TO BE DONE -
Write out, word for word, every line from the one containing "Among the given items" through the last line of the records below, both ends included.

(Rows from a dataset)
::::::

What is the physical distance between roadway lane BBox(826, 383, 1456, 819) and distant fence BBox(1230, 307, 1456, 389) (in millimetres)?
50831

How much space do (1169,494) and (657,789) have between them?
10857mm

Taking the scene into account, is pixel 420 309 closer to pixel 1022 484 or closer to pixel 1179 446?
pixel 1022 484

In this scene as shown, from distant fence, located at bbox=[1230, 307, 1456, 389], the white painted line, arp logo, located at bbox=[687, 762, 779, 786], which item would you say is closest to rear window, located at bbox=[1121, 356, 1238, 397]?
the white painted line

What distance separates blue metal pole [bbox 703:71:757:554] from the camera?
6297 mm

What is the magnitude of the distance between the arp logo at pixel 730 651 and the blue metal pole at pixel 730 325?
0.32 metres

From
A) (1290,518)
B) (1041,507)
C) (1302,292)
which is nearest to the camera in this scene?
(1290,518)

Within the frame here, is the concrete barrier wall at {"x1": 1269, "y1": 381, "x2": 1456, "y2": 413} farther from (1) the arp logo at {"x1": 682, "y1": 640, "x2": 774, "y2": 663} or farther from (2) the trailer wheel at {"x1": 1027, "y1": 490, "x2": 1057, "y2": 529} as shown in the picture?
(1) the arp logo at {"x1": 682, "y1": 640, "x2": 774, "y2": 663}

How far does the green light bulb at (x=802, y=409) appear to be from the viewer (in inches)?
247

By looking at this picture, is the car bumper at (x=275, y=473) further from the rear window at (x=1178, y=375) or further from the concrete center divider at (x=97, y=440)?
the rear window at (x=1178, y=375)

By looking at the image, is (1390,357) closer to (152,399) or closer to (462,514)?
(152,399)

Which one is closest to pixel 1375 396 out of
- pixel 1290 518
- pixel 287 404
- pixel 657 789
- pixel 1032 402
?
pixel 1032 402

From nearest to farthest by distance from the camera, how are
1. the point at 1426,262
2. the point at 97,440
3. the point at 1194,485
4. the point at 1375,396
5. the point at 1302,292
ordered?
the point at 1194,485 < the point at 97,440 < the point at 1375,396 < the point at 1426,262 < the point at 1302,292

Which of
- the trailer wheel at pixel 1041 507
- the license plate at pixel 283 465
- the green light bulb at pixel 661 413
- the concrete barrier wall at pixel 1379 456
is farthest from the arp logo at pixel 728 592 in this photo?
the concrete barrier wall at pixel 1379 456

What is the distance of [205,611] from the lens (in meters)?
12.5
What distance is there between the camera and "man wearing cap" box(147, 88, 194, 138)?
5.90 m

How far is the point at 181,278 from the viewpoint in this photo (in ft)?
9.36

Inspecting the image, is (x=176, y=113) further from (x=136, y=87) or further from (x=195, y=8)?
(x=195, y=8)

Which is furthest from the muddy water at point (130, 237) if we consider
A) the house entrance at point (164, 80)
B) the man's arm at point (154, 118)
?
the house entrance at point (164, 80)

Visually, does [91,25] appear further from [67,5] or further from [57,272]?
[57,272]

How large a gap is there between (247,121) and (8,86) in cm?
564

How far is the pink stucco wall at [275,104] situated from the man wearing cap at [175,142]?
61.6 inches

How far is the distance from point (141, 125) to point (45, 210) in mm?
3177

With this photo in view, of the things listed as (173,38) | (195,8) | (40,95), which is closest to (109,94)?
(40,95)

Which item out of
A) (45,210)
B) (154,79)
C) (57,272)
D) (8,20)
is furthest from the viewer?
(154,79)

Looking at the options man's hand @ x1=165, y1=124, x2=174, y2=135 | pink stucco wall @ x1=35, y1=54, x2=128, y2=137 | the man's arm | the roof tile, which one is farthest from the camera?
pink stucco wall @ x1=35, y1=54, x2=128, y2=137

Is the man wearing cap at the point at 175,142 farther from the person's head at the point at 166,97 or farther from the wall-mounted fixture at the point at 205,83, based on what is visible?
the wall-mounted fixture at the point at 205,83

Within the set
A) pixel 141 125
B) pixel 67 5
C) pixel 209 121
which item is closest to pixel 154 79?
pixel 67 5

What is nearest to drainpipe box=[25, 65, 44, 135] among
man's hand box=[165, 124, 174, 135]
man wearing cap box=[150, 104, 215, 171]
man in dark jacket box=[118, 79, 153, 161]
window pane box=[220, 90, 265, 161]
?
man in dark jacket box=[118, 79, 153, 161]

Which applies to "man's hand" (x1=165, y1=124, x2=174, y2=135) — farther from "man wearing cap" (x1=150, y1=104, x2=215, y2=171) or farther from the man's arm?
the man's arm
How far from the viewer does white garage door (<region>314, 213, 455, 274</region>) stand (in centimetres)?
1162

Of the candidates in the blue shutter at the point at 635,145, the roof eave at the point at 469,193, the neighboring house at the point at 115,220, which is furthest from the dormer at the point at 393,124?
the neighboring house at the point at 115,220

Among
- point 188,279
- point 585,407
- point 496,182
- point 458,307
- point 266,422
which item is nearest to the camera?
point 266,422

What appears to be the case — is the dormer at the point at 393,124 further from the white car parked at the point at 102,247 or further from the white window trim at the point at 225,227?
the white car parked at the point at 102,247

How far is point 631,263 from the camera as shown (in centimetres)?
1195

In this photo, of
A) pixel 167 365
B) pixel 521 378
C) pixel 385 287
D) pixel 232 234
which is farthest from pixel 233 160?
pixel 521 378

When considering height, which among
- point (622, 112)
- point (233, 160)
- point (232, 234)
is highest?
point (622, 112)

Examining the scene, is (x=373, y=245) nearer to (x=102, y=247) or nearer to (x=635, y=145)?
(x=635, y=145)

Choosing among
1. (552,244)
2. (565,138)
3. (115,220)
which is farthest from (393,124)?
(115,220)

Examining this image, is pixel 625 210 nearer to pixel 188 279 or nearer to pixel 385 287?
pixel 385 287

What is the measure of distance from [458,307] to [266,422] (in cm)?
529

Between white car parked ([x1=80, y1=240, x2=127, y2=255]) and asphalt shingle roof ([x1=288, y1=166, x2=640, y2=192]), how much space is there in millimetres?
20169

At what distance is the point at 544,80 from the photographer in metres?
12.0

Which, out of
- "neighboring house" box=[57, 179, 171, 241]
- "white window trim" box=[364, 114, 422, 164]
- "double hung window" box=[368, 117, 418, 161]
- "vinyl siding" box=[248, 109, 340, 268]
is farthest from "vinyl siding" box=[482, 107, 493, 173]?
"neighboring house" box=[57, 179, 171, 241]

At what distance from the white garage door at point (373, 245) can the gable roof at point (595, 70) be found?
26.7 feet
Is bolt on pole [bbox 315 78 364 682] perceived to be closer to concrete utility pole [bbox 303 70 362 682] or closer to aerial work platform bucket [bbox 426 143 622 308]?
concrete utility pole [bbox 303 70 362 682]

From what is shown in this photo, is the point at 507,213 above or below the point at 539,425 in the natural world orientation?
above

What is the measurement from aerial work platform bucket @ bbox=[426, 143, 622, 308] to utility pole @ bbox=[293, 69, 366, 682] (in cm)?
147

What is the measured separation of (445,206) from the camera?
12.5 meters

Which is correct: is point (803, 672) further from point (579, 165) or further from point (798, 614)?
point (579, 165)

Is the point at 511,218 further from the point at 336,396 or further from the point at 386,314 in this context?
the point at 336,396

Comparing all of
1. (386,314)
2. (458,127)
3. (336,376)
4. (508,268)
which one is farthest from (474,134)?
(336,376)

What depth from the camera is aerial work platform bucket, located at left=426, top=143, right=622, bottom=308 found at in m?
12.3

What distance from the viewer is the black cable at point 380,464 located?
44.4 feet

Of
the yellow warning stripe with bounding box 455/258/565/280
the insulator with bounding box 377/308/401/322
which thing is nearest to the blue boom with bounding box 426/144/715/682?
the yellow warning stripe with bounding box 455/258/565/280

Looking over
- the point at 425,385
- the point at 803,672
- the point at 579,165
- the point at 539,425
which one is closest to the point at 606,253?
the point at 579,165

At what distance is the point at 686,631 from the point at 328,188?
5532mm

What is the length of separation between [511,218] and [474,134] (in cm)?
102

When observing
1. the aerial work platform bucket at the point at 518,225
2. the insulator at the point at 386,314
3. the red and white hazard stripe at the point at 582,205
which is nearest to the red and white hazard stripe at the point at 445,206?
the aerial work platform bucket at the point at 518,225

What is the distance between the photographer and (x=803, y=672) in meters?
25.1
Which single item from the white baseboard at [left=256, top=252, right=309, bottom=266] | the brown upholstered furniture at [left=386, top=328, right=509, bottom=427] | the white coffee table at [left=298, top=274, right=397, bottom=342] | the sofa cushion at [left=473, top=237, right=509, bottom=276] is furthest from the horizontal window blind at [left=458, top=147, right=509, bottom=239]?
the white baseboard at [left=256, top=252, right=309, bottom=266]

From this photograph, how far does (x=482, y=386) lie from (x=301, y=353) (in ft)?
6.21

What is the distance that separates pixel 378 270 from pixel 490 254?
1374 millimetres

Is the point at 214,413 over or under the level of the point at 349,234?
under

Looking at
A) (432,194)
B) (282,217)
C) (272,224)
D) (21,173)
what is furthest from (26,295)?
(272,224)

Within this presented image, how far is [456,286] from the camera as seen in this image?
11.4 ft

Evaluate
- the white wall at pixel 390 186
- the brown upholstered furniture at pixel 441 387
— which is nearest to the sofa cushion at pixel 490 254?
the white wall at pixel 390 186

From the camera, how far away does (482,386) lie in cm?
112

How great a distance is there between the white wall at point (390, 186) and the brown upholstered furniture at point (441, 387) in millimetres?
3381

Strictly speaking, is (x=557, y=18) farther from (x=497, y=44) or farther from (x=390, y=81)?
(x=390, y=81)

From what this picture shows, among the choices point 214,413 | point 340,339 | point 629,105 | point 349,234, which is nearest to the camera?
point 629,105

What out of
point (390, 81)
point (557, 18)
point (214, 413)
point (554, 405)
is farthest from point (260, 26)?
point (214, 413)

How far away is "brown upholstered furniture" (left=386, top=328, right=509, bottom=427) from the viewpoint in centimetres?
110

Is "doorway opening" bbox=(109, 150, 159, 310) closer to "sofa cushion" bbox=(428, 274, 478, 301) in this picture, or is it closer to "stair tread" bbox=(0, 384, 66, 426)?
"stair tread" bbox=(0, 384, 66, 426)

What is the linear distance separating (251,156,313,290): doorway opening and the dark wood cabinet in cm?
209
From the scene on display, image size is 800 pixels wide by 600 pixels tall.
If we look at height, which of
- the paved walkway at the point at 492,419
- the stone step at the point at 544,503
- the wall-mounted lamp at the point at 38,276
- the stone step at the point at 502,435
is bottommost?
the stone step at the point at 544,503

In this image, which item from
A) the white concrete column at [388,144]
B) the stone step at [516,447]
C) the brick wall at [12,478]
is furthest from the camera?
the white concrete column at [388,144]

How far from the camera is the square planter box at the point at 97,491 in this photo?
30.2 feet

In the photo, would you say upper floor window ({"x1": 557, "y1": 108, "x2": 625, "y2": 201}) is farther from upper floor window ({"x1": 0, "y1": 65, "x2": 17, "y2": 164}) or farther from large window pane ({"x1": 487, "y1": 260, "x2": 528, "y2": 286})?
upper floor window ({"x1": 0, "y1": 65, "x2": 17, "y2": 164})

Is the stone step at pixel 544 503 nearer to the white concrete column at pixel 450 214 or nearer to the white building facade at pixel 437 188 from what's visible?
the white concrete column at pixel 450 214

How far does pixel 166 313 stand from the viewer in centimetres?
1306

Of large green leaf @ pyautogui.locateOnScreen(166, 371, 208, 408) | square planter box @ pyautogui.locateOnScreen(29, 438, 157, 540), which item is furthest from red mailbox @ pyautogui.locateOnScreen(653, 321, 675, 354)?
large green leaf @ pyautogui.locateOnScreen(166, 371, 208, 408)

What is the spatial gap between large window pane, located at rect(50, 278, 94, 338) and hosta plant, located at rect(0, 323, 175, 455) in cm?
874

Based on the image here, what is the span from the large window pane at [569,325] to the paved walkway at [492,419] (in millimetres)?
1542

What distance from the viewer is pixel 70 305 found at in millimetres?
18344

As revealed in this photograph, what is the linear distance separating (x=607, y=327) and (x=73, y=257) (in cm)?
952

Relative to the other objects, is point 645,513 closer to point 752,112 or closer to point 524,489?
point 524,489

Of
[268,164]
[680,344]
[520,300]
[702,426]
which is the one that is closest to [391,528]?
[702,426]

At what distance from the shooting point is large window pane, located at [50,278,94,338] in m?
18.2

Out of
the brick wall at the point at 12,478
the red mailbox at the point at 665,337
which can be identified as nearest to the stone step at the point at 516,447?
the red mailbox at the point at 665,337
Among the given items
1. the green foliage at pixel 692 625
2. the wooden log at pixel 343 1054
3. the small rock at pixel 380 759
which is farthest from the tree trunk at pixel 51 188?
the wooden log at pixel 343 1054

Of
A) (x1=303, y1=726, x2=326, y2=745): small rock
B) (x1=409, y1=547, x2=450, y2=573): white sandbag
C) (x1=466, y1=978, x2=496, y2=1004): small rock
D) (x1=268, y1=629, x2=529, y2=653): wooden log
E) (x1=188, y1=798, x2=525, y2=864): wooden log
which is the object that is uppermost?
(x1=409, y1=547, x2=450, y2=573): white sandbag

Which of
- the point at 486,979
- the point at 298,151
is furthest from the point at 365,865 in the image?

::::::

TASK SOLUTION -
Among the given items
1. the green foliage at pixel 692 625
2. the wooden log at pixel 343 1054
3. the small rock at pixel 380 759
which is farthest from the tree trunk at pixel 51 188?
the wooden log at pixel 343 1054

Of
A) (x1=303, y1=726, x2=326, y2=745): small rock
B) (x1=409, y1=547, x2=450, y2=573): white sandbag
C) (x1=466, y1=978, x2=496, y2=1004): small rock
D) (x1=268, y1=629, x2=529, y2=653): wooden log
E) (x1=188, y1=798, x2=525, y2=864): wooden log
which is the object that is uppermost?
(x1=409, y1=547, x2=450, y2=573): white sandbag

Which of
- the point at 486,979
- the point at 298,151
is furthest from the point at 365,865 in the image?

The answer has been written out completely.